Yes. There was so much between them. Love. Lust. Joy. Betrayal. Betrayal on a cosmic level.

She wanted to grab him, shake him, demand he explain himself … pick up a knife and stick it in his chest, hurt him as he had hurt her.

“What?” he asked. “Tell me what it is.”

God. She would so love to tell him what it was. She would love to hear him deny, grovel, be shocked and appalled.

He would be lying, but she would love it anyway.

Nine years of servitude, and they were all Benedict’s fault. The explosion, the horror of waking and discovering she was broken in face and body … and discovering, also, she could be repaired … for a price, and that price was her freedom. Nine years spent knowing she had signed Nauplius Brassard’s draconian contract, that it was her name on the dotted line, and learning all too painfully that Nauplius had no pity, no compassion, and escape, physically or mentally, was impossible.

The front door slammed open.

Merida’s and Benedict’s heads swiveled to look.

Dawkins and Elsa Cipre stood in the entry.

Dear God, they were still at the B and B. Was Merida cursed?

Dawkins looked indignant. Elsa looked disheveled, or maybe it was simply another one of her odd outfits.

Dawkins proclaimed, “That wave came right at me. Right at me, Elsa!”

Elsa brushed at his jacket. “Dear, surely you can’t believe the ocean conspired to rob you of your dignity. That simply doesn’t make sense.”

“Are you saying I’m not sensible?”

Elsa struggled for words, then caught sight of Benedict and Merida frozen and staring. She seized on them like the diversion they were. “Darling, look! It’s Merida and … and the young man from the ship!”

Dawkins turned to his wife and in an accusing voice said, “So much for your theory that Merida is pining for Nauplius. They must have made an assignation.”

Merida shook her head and spelled, No. No. No.

No to the assignation. No to the Cipres residing here. No to the whole scene.

From the kitchen, another voice spoke, a feminine, high-class Baltimore, superior/nasty voice. With an indignation to match Cipre’s, the woman said, “My God, what kind of disgusting spectacle have I walked into?”

Merida’s and Benedict’s heads swiveled in that direction.

The woman continued to complain. “I should never have made a reservation in a bed-and-breakfast.

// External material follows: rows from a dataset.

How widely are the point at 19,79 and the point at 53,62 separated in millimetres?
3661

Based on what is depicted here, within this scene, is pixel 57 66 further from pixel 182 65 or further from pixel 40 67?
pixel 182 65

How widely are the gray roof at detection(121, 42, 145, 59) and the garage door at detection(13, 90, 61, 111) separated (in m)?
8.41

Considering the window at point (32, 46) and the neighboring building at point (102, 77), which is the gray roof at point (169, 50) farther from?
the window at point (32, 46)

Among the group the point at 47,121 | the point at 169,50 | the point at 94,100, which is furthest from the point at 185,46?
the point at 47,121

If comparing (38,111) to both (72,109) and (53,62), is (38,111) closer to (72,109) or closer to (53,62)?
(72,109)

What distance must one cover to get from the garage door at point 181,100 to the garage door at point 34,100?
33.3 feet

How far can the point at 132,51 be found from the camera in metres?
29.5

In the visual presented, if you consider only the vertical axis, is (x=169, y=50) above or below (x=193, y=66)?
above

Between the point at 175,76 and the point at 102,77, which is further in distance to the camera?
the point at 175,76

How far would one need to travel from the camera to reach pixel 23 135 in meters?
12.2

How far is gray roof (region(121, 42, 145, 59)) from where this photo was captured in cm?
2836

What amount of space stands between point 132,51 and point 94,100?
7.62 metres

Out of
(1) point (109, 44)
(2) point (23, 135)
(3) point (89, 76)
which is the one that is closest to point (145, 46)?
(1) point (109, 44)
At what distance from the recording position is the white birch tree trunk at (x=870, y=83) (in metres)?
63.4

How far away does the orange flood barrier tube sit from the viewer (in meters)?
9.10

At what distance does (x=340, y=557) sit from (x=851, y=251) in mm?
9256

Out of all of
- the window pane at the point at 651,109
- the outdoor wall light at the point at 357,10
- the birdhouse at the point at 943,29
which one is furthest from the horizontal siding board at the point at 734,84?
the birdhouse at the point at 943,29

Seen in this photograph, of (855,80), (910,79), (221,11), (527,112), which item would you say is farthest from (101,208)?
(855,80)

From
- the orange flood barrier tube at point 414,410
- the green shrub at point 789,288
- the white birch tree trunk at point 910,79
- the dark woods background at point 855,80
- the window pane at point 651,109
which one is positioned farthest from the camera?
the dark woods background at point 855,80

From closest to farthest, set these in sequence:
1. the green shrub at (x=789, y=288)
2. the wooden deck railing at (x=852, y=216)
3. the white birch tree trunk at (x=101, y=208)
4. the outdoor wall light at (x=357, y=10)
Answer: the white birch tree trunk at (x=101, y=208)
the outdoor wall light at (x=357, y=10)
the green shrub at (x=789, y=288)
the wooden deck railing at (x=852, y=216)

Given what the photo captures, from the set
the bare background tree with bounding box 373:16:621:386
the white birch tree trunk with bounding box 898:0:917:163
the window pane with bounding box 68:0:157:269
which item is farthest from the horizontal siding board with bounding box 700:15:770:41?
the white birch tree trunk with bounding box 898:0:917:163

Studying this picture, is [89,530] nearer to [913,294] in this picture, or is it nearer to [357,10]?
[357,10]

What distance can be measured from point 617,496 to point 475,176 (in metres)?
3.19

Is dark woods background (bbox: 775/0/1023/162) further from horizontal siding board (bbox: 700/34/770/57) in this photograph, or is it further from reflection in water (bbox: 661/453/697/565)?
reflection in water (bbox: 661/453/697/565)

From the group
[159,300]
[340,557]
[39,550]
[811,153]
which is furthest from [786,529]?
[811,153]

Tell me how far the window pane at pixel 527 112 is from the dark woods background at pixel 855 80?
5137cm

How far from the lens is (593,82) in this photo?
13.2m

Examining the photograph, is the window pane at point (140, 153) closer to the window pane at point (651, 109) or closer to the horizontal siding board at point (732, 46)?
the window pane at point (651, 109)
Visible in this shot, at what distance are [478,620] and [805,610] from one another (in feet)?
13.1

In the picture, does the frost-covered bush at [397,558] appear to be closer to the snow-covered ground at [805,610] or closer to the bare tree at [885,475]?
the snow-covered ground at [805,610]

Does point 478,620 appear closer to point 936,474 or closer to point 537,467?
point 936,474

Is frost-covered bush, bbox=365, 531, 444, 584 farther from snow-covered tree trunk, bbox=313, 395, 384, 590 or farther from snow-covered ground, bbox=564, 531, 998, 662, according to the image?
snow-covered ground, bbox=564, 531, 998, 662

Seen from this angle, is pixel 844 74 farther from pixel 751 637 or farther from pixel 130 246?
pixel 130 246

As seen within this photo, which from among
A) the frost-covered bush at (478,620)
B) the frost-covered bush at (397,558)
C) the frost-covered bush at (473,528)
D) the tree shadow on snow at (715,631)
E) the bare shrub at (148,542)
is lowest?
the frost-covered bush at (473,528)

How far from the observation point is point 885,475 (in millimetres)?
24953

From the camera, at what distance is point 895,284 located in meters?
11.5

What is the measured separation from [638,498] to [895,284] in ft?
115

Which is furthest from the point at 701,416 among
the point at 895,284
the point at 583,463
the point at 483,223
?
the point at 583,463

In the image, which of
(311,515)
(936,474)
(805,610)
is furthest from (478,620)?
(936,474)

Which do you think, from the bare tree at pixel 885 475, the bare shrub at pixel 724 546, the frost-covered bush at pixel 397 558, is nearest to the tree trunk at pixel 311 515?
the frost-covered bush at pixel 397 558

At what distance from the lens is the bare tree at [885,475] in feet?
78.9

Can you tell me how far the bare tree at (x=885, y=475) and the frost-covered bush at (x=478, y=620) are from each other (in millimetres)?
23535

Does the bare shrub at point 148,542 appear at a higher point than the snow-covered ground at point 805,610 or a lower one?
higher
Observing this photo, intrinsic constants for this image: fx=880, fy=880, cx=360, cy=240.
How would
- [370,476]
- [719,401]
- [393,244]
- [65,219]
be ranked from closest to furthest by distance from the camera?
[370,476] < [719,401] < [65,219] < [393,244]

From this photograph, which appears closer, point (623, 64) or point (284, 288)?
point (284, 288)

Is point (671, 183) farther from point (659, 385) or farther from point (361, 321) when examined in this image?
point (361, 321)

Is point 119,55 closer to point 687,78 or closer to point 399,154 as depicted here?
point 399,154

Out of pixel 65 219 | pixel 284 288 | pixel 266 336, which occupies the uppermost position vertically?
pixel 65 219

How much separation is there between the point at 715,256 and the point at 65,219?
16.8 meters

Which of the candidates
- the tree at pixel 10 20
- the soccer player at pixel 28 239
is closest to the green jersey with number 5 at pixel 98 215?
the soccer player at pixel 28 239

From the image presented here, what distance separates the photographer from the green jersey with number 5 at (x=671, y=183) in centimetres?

So … common.”

Merida couldn’t believe her bad luck. Lilith Palmer. Lilith Palmer. Kateri’s sister, the one who had locked them in the basement. Merida and Kateri believed she had hoped to kill them.

She had met Lilith again, too, at some boring charity function she had attended as Nauplius Brassard’s wife.

But … but Merida looked very different now. Different from her teen years. Different from those years of suited and high-heeled bondage.

Yet Lilith’s Botoxed forehead almost wrinkled. “Do I know you?” She sounded scornful, but puzzled, too.

Merida shook her head. No. You don’t know me.

Sean Weston stepped into the doorway. “Merida, do you need assistance?”

No. None of you know me.

Dawkins Cipre. Elsa Cipre. Officer Sean Weston. Lilith Palmer. And most horribly, Benedict Howard. Why were they here? Now? In Merida’s refuge? To her, it seemed as if predator birds circled overhead, waiting for the moment of weakness when they would swoop down and tear her to pieces. She rubbed her forehead with her fingertips.